◆ WHAT YOU ARE ASKED TO DO ◆
Find and copy every line below that contains the word "Considering". Case counts, so match capital and lowercase letters exactly.

◆ SUPPLIED DATA ◆
____

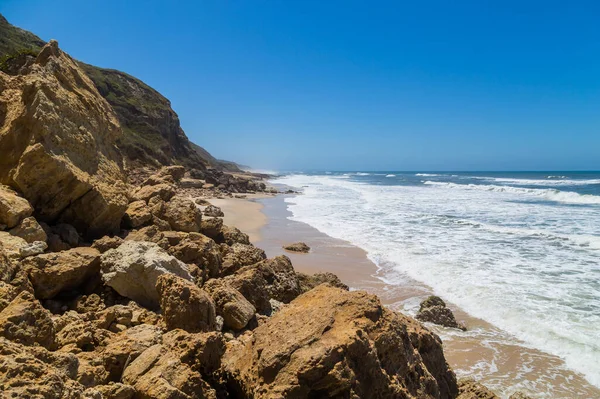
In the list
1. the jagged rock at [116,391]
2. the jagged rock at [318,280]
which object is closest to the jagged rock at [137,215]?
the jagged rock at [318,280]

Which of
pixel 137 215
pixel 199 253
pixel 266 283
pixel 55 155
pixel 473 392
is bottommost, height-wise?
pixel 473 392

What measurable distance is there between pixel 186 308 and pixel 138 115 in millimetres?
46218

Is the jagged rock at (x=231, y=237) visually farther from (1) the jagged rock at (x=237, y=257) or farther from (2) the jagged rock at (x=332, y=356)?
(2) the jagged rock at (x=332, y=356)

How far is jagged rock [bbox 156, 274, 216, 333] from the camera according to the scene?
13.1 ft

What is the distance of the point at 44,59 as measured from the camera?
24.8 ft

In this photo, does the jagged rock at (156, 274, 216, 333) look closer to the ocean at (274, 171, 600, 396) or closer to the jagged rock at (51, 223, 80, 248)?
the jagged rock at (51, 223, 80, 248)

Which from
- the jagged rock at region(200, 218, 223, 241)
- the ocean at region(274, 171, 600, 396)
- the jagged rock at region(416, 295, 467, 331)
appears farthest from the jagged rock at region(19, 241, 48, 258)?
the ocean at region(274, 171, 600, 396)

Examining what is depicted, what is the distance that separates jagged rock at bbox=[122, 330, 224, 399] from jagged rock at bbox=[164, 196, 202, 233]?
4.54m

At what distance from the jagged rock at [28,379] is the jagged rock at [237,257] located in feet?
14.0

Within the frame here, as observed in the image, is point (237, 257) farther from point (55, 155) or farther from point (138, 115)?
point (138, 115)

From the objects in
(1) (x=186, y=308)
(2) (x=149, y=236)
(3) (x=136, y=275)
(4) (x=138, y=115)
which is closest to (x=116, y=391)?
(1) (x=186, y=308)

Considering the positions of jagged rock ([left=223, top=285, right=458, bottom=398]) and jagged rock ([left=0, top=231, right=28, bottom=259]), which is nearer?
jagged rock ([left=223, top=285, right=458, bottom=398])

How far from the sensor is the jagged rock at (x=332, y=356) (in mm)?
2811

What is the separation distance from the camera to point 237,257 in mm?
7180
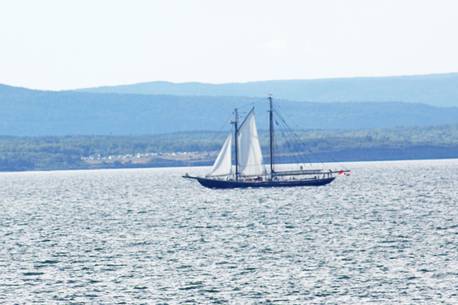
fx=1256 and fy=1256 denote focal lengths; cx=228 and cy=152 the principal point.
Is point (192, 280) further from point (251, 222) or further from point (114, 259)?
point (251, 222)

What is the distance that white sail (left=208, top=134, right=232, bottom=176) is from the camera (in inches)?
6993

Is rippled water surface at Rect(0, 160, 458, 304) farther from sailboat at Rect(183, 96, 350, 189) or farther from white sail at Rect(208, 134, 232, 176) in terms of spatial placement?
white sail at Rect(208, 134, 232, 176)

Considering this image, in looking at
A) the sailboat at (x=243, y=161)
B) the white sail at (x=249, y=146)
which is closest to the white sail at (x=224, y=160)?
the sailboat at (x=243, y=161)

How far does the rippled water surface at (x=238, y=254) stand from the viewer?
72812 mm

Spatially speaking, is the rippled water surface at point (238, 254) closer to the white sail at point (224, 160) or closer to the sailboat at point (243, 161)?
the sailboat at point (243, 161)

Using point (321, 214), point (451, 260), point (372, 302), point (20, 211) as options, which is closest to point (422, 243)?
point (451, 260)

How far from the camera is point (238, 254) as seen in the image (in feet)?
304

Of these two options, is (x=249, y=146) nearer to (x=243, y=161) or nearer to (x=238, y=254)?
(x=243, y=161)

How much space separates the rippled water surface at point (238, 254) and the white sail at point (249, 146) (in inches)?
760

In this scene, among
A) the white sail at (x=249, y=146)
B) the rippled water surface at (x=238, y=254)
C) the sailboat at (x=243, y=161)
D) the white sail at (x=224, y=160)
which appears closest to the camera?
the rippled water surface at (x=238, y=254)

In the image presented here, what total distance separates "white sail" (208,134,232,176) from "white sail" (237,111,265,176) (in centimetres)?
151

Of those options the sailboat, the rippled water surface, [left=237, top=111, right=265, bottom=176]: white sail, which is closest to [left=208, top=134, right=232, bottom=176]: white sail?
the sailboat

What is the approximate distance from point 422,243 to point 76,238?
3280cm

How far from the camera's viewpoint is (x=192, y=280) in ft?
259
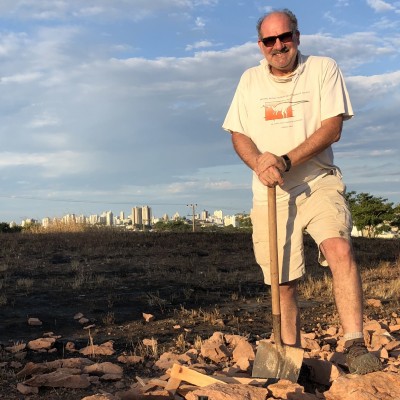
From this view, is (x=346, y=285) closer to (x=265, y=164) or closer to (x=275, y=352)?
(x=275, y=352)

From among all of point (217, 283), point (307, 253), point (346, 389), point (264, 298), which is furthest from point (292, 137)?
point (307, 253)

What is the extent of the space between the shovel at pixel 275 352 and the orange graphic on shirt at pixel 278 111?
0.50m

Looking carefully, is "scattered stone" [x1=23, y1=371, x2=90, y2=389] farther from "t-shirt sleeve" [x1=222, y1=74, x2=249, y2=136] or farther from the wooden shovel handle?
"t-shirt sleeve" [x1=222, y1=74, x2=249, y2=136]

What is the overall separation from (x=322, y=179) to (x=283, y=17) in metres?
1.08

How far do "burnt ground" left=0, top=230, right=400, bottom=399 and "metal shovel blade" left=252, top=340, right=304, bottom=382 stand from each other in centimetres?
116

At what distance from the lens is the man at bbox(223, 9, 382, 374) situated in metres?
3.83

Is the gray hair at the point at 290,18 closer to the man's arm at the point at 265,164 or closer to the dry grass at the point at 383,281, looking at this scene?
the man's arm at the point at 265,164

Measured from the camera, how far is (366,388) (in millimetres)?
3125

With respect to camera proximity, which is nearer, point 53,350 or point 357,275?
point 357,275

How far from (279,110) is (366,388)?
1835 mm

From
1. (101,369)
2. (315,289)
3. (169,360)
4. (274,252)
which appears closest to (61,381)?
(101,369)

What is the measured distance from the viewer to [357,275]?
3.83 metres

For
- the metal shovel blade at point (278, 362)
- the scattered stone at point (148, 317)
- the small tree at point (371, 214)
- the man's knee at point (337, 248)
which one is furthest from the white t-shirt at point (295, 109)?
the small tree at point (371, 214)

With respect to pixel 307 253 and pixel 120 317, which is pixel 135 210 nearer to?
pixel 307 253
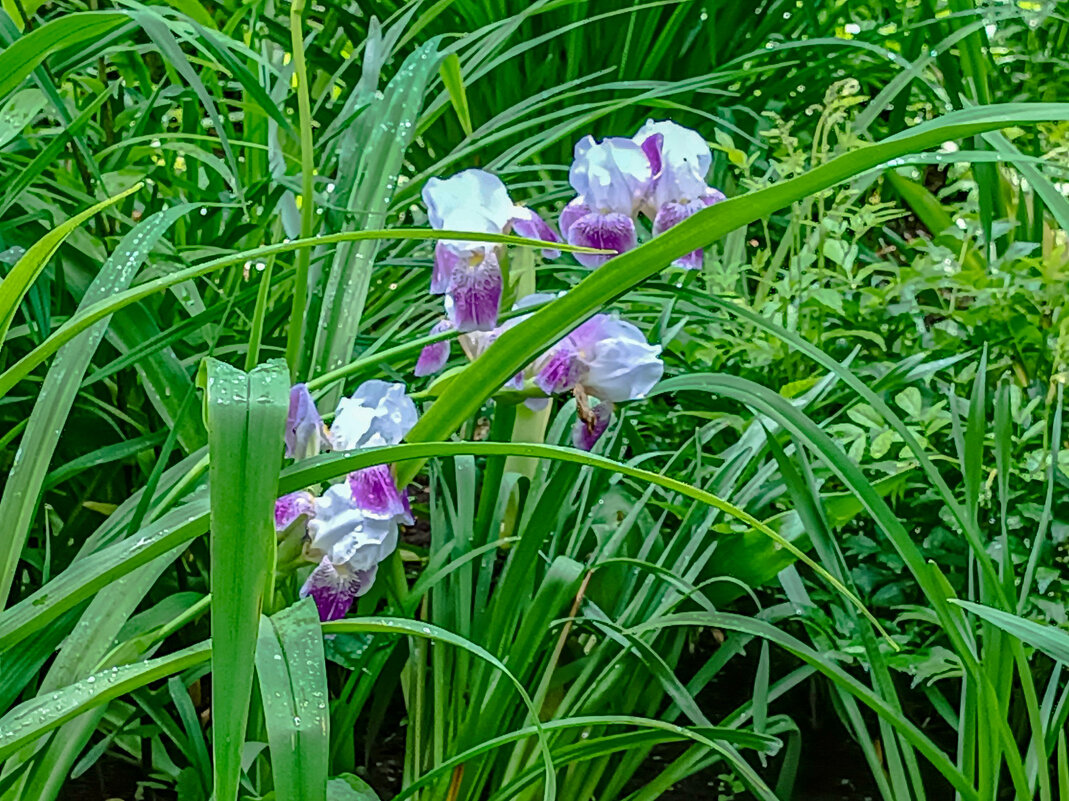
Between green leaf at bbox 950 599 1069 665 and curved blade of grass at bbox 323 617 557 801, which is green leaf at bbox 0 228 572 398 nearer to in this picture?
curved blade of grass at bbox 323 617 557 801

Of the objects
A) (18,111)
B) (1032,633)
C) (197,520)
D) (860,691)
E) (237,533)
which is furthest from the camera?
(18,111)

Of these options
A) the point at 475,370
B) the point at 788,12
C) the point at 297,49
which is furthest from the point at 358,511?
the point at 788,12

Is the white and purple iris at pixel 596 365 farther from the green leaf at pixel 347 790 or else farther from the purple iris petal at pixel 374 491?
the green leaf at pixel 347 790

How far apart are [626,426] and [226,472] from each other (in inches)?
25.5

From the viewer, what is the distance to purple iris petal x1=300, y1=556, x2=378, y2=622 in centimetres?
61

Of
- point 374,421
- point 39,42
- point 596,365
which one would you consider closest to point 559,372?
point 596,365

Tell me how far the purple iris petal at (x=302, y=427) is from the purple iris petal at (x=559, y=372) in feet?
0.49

____

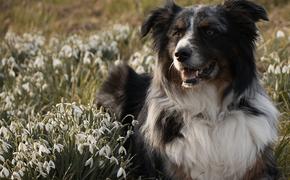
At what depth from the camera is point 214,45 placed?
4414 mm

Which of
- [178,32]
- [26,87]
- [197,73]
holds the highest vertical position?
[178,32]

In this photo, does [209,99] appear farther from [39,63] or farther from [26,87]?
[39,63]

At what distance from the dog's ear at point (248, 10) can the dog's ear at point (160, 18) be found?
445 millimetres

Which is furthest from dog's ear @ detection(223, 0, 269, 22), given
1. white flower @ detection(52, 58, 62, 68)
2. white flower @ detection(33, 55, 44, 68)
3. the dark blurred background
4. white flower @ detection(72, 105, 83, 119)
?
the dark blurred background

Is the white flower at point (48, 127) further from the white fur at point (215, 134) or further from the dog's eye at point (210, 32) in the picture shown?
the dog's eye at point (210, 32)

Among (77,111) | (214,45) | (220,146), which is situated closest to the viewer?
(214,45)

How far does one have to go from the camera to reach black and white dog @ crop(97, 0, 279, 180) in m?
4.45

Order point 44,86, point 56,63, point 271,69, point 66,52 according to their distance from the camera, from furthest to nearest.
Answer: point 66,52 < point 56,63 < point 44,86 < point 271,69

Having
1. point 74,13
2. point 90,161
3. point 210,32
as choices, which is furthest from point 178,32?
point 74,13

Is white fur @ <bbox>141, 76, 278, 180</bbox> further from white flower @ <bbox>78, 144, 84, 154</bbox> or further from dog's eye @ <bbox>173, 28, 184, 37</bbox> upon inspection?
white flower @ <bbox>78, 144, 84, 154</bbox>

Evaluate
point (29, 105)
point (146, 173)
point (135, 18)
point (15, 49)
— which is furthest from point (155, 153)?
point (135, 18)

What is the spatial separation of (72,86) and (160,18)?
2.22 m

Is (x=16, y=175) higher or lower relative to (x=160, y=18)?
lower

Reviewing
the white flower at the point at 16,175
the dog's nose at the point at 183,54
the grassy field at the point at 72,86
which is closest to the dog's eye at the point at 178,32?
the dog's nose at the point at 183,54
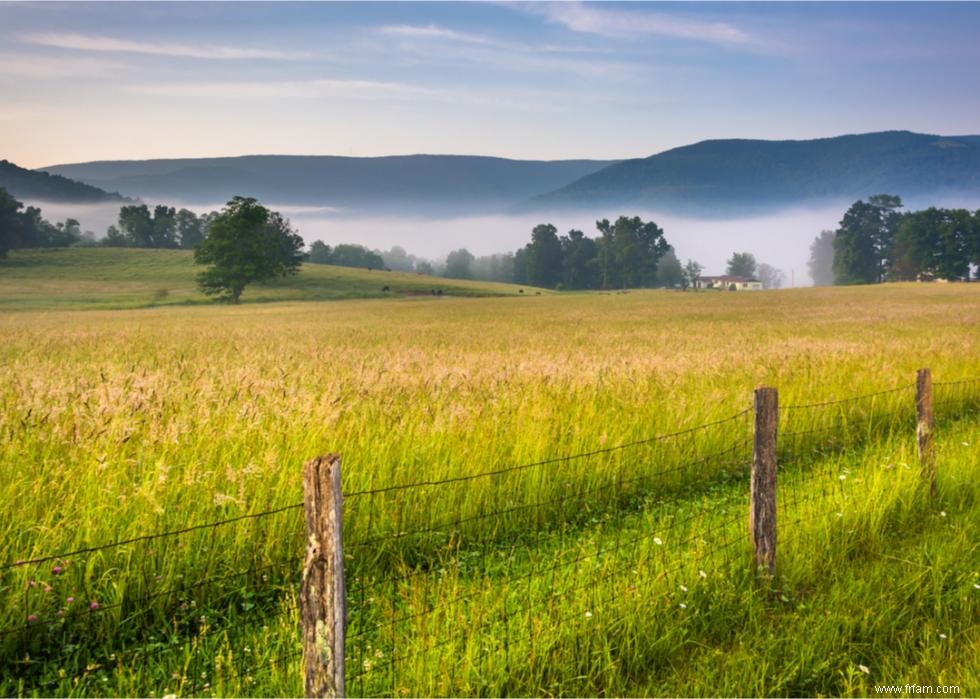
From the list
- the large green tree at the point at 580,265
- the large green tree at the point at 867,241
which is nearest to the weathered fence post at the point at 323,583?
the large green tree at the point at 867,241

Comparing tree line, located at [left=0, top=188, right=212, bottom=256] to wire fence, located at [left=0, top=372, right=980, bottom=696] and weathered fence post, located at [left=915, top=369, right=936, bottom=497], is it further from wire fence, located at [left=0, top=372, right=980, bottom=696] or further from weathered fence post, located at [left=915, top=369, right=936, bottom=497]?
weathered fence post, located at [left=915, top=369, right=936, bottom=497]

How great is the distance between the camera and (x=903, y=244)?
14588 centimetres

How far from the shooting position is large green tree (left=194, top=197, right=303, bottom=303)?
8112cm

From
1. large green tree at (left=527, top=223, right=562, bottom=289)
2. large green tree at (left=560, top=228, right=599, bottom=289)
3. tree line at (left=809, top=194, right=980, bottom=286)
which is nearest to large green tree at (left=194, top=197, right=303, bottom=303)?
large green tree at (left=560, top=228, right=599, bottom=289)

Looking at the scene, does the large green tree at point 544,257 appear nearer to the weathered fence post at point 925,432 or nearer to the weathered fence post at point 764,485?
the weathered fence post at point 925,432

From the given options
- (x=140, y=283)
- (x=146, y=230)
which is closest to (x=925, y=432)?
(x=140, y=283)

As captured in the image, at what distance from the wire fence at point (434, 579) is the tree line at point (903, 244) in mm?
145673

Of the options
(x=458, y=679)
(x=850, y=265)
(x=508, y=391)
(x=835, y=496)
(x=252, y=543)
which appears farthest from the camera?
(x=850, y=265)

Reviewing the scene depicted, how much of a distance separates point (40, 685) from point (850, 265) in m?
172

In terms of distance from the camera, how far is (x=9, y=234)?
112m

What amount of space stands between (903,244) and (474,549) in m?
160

____

◆ EXERCISE ANSWER ◆
Considering the positions of jagged rock ([left=223, top=285, right=458, bottom=398]) and jagged rock ([left=0, top=231, right=28, bottom=259]), which is nearer?
Considering this image, in looking at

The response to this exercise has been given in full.